Red Hat Bugzilla – Bug 483445
Packets Loss with Netdump
Last modified: 2009-02-01 14:09:23 EST
Description of problem:
This is to track the additional issue with the fix,
Bug 477945 - Kernel Panic with Bnx2 - Badness in local_bh_enable at kernel/softirq.c:141
I have seen consistently packets loss while running "echo t >/proc/sysrq-trigger" in a loop.
From the affected machine's serial console,
# while :; do echo t >/proc/sysrq-trigger; done
From another host,
$ ping hp-dl785g5-01.rhts.bos.redhat.com
I have seen lots of packets loss here.
It likely happens on machines using bnx2 driver.

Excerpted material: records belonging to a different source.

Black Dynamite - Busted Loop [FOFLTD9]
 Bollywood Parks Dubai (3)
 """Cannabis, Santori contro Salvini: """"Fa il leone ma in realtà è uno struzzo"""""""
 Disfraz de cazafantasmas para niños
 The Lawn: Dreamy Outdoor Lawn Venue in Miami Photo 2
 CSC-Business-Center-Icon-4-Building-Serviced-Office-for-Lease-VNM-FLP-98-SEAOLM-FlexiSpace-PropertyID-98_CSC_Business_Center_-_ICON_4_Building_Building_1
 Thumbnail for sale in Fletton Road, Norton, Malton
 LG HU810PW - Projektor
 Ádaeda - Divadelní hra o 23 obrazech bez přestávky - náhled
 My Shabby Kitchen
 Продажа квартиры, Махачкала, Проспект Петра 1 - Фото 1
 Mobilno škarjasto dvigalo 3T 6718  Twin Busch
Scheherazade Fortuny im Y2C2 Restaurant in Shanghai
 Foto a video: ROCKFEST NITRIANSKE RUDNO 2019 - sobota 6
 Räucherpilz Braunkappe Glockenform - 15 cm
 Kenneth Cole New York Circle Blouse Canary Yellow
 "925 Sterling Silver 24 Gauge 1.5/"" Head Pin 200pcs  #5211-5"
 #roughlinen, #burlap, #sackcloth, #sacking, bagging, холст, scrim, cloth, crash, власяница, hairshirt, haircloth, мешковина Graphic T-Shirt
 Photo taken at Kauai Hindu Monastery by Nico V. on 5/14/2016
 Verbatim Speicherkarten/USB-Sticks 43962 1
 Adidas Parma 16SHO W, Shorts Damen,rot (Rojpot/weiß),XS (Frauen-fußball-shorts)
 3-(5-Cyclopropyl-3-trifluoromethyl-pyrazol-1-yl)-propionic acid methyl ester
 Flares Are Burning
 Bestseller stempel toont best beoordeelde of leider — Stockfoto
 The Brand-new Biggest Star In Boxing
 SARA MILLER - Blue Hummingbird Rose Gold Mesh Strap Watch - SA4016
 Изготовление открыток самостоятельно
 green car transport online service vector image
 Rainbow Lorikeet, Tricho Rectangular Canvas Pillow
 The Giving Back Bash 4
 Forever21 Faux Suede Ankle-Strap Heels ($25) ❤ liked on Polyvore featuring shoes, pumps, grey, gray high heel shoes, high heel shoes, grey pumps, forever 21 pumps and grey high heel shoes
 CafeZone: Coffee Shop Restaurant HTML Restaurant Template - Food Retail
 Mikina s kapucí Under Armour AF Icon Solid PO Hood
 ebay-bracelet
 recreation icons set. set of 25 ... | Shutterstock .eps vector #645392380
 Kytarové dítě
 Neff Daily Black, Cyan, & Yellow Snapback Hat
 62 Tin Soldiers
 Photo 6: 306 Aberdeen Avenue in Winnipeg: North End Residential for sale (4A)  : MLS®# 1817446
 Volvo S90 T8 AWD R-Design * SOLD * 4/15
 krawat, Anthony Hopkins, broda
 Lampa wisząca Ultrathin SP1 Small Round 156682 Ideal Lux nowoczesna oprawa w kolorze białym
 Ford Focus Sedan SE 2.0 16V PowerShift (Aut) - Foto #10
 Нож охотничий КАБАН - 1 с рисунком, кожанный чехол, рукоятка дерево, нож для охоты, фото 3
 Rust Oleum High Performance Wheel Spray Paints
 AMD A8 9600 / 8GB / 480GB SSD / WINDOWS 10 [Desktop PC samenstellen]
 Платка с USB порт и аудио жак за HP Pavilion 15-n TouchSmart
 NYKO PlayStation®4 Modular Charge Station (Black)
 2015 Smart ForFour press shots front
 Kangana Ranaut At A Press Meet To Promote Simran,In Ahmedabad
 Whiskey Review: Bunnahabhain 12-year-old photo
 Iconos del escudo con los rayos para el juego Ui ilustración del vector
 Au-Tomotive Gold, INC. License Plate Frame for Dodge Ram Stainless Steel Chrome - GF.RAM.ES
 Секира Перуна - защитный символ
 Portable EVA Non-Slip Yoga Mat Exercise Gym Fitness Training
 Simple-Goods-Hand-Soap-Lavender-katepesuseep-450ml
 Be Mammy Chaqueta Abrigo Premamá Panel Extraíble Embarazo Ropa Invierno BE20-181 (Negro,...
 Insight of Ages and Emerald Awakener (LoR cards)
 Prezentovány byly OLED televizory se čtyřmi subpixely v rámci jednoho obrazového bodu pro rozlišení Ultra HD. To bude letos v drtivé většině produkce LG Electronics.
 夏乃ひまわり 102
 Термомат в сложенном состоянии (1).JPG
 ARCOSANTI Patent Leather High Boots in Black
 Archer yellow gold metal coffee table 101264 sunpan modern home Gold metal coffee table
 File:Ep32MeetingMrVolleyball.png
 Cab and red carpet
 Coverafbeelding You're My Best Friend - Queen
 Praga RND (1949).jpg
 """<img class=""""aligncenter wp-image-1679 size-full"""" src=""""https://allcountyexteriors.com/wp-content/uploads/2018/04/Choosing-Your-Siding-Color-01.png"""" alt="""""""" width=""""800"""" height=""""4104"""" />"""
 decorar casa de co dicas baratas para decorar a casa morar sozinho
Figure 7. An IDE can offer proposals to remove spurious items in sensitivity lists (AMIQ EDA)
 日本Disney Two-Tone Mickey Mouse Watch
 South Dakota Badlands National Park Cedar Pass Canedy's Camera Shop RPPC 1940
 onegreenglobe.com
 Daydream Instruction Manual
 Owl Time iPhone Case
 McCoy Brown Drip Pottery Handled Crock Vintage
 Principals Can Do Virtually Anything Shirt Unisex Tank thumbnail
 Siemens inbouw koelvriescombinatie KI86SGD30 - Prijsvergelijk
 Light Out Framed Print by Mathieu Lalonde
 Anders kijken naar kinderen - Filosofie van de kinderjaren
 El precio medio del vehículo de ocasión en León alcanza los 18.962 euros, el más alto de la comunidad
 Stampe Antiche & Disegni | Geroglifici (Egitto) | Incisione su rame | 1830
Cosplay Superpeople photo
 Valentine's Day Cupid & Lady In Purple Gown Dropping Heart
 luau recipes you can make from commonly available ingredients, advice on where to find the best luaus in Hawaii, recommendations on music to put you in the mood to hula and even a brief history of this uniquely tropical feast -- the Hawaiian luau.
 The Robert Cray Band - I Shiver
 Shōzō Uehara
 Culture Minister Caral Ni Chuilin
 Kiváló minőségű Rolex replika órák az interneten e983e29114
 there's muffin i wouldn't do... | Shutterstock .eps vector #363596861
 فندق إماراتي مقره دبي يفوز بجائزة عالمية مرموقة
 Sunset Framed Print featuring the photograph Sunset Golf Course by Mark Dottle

Version-Release number of selected component (if applicable):
kernel-2.6.9-78.23.EL + patch from,
Steps to Reproduce:
1. reserve one of the affected machines.
2. while :; do echo t >/proc/sysrq-trigger; done
3. From another host,
$ ping <the affected machine>
no packet loss
This isn't a bug, you're exercizing the pessimal case of netpoll. In the prior bug that you mention, we found a problem wherein there was access to shared data from multiple contexts causing a panic. The fix for that was to enforce the needed mutual exclusion between those contexts. Since one of the contexts was the nominal receive fast path (net_rx_action), netpoll now (correctly) blocks receive operations while calling the poll_controller/poll methods of a driver. doing this puts us at risk for frame loss. By sending multiple sysrq-t's, you effectively create multiple windows of time where we can't rx frames, leading to overflow and frame drops. This is working as it should.